Profil penggagas ini tumbuh dalam interaksi kelompok, menyadari pentingnya meningkatkan kekuatan individu melalui kelompok, menghargai sumber daya manusia, melakukan pelatihan, dan meningkatkan efektivitas fungsi organisasi. Dengan demikian setiap tahap kegiatannya teroganisasi dengan baik.
Dari uraian di atas, seperti dijelaskan Jeff DeGraff dan Khaterine dapat dikembangkan ihtisar ringkas profil kreativitas individu sebagai berikut:
  • Imajinatif (imagine) mementingkan pencapain tujuan inovasi dan pertumbuhan. Karakter : generalis, senang bereksplorasi, menyukai perubahan, dan menyukai keragaman.
  • Penanam Modal (Invest) mementingkan kecepatan dan keuntungan. Karakter : berorientasi pada kinerja, mengandalkan daya pikir, disiplin, dan menyukai tantangan.
  • Pembaharu (improve) mementingkan kualitas dan optimalisasi. Karakter sistematik, menyukai teknik, praktis, dan memiliki perhatian terhadap proses.
  • Penggagas (Incubate) mementingkan peran minat dan kelapangan ide-ide. Karakter: menyukai curah ide, berorientasi pada kekuatan komunikasi, bersifat komunikatif dan menyukai belajar.

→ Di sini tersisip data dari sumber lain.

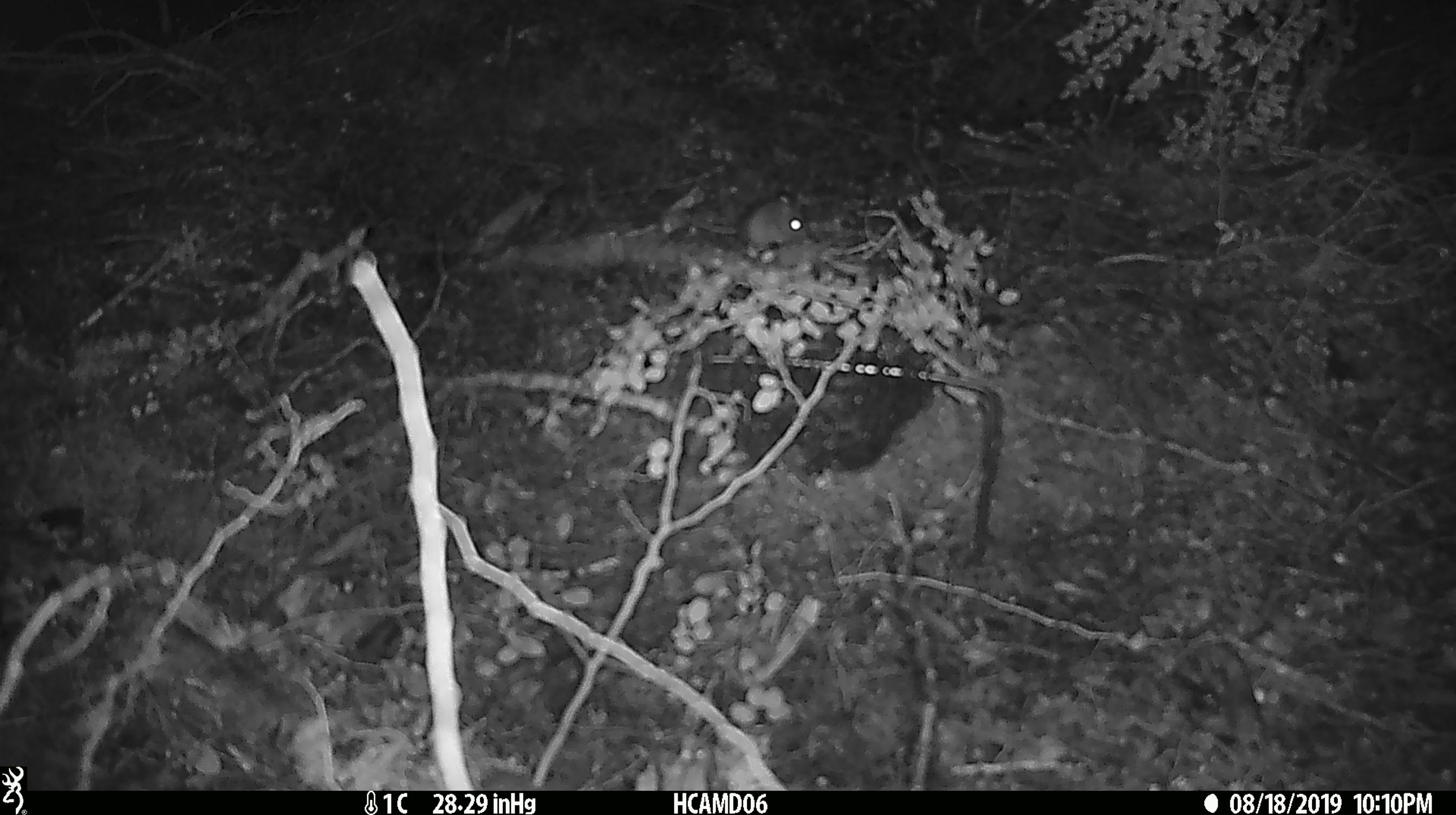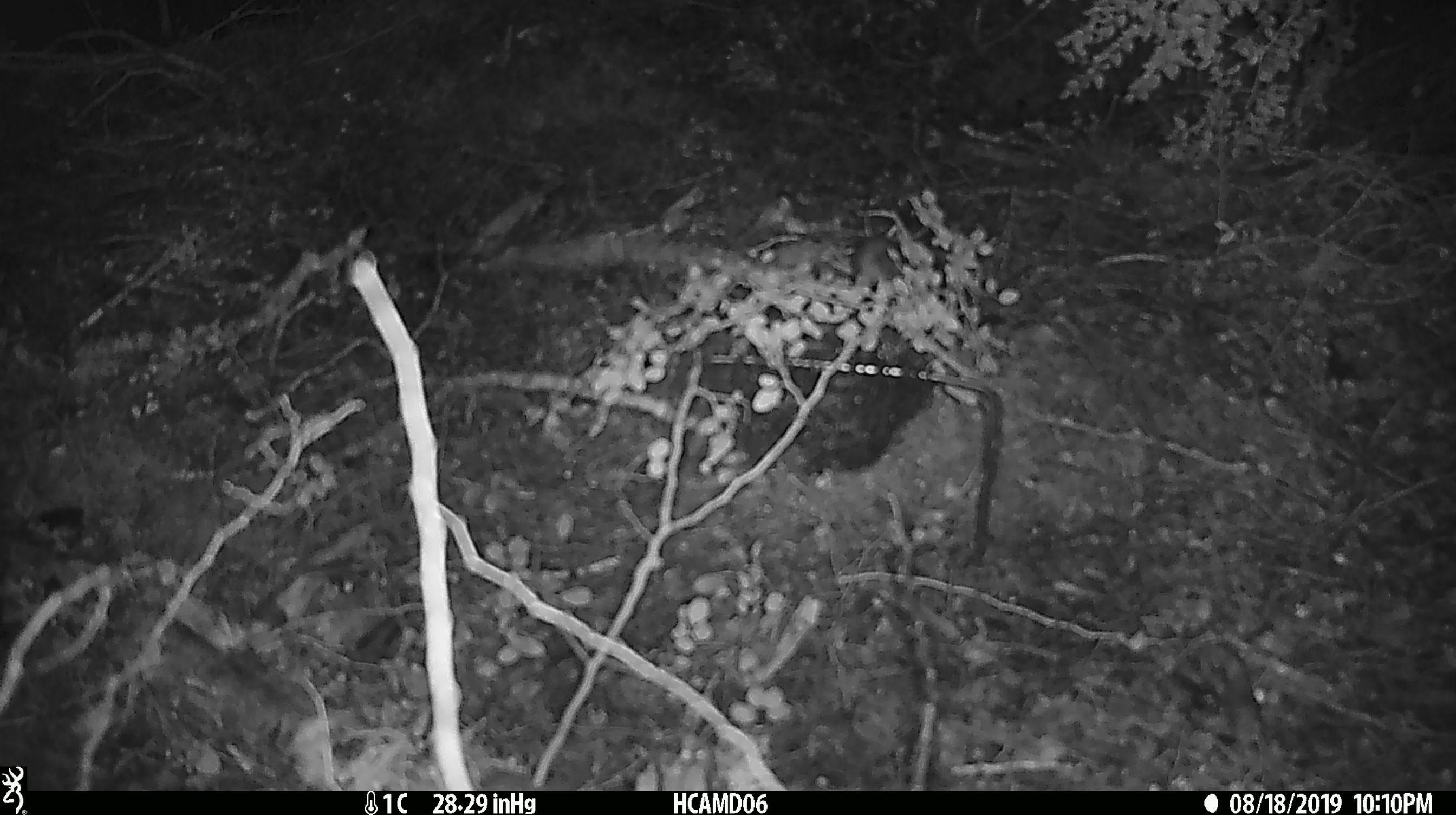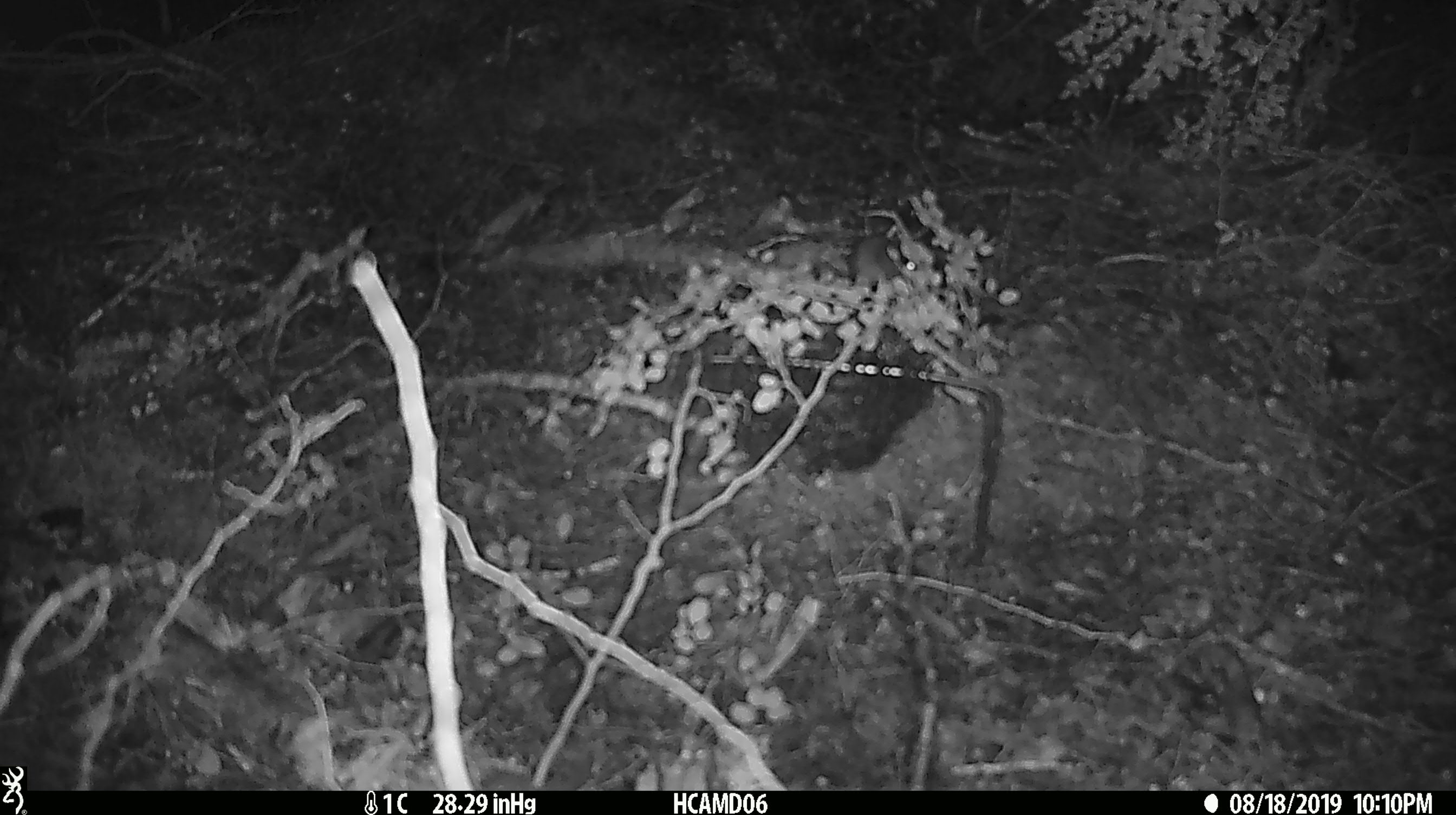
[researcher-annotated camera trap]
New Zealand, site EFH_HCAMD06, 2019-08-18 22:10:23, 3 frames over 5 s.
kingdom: Animalia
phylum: Chordata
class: Mammalia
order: Rodentia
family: Muridae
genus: Mus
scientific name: Mus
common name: mouse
Mouse (Mus).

Disain Kreatif dalam Perencanaan Belajar
Pembelajaran kreatif yang membuat siswa mengembangkan kreativitasnya. Itu berarti bahwa bahwa pembelajaran kreatif itu membuat siswa aktif membangkitkan kreativitasnya sendiri.

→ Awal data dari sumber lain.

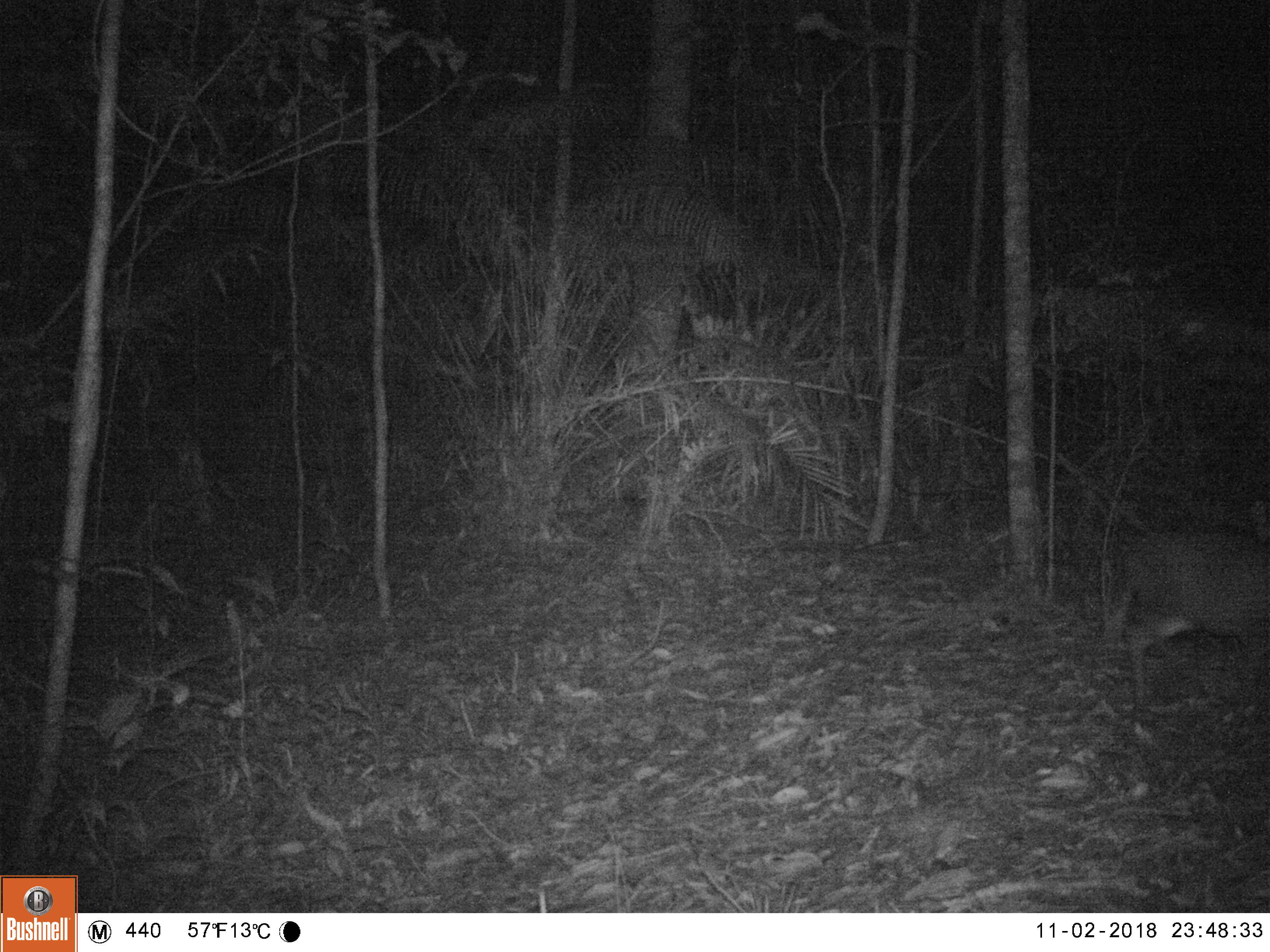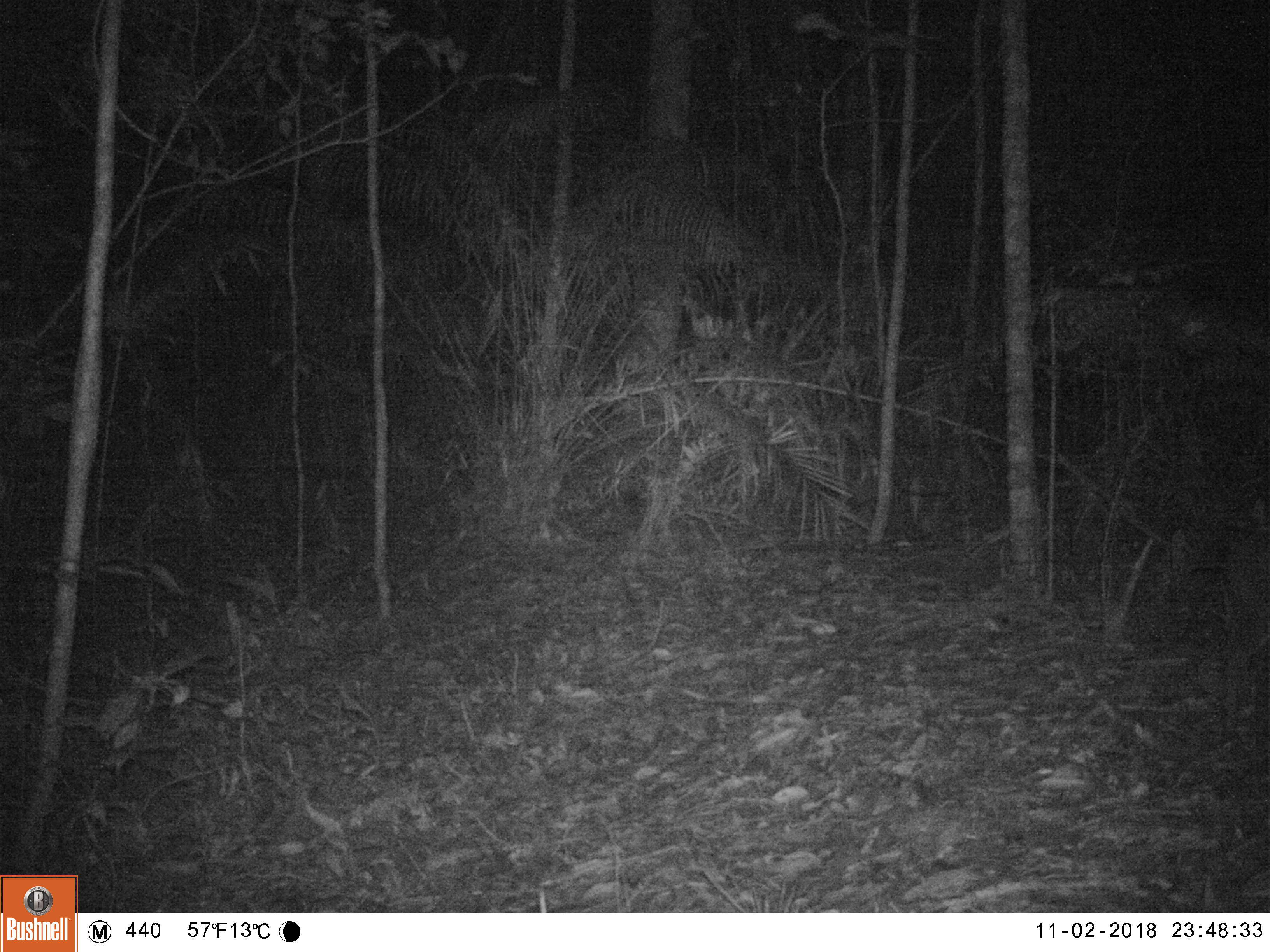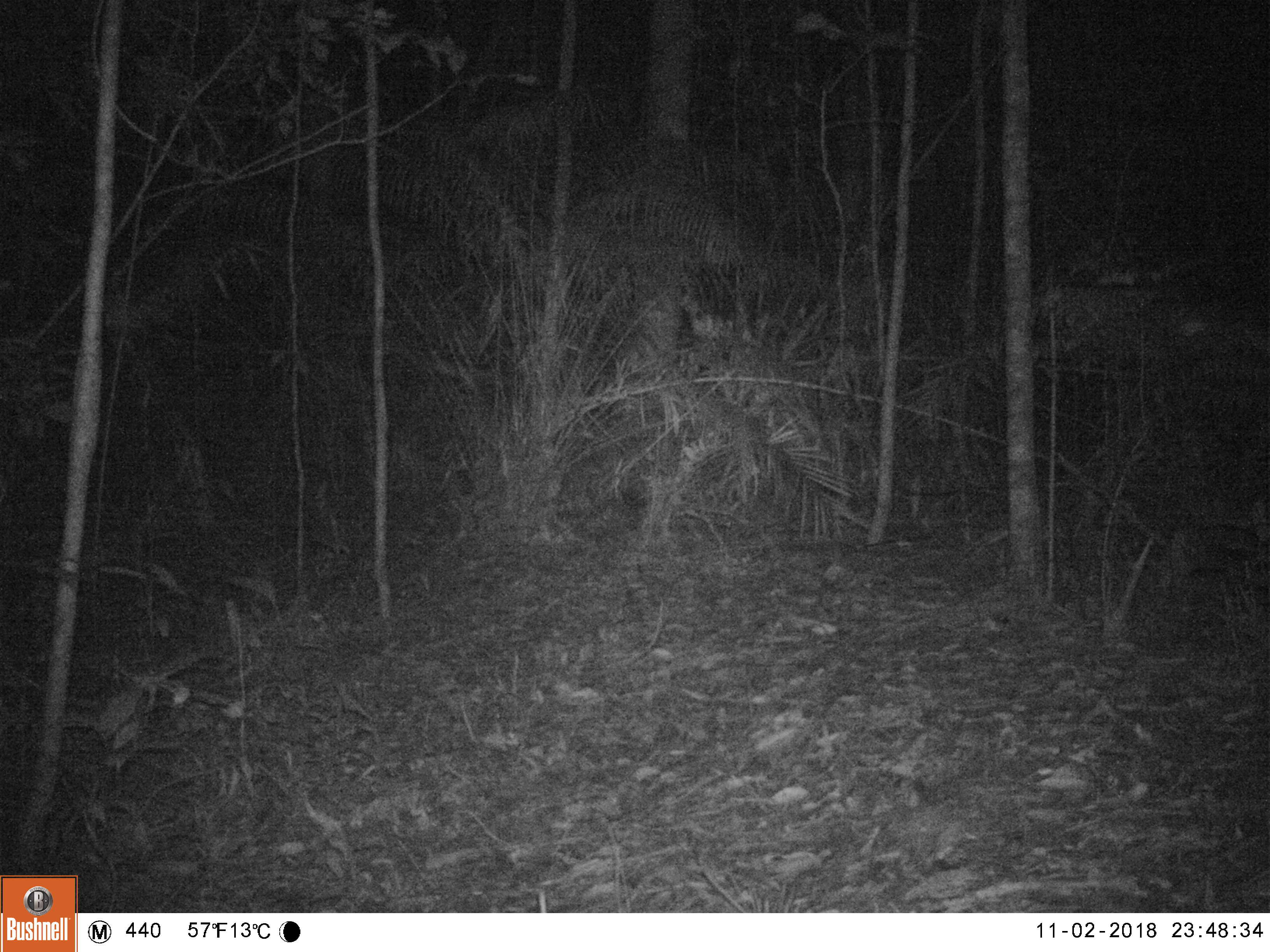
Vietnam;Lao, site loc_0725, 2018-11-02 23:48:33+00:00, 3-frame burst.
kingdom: Animalia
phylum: Chordata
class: Mammalia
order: Artiodactyla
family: Cervidae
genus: Muntiacus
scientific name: Muntiacus rooseveltorum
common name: roosevelt's muntjac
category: roosevelts muntjac group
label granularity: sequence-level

Mengembangkan kreativitas siswa dalam pembelajaran berarti mengembangkan kompetensi memenuhi standar proses atau produk belajar yang selalu terbarukan.  Di sini diperlukan strategi agar siswa mampu menghasilkan gagasan yang baru, cara baru, disain baru, model baru atau sesuatu yang lebih baik daripada yang sudah ada sebelumnya.
Segala sesuatu yang baru itu muncul dengan pemicu, di antaranya, karena tumbuh dari  informasi yang baru, penemuan baru, teknologi baru, strategi belajar yang baru yang lebih variatif, sistem kolaborasi dan kompetisi yang baru, eksplorasi  ke wilayah sumber informasi baru, menjelajah forum komunikasi baru, mengembangkan stategi penilaian yang baru yang lebih variatif.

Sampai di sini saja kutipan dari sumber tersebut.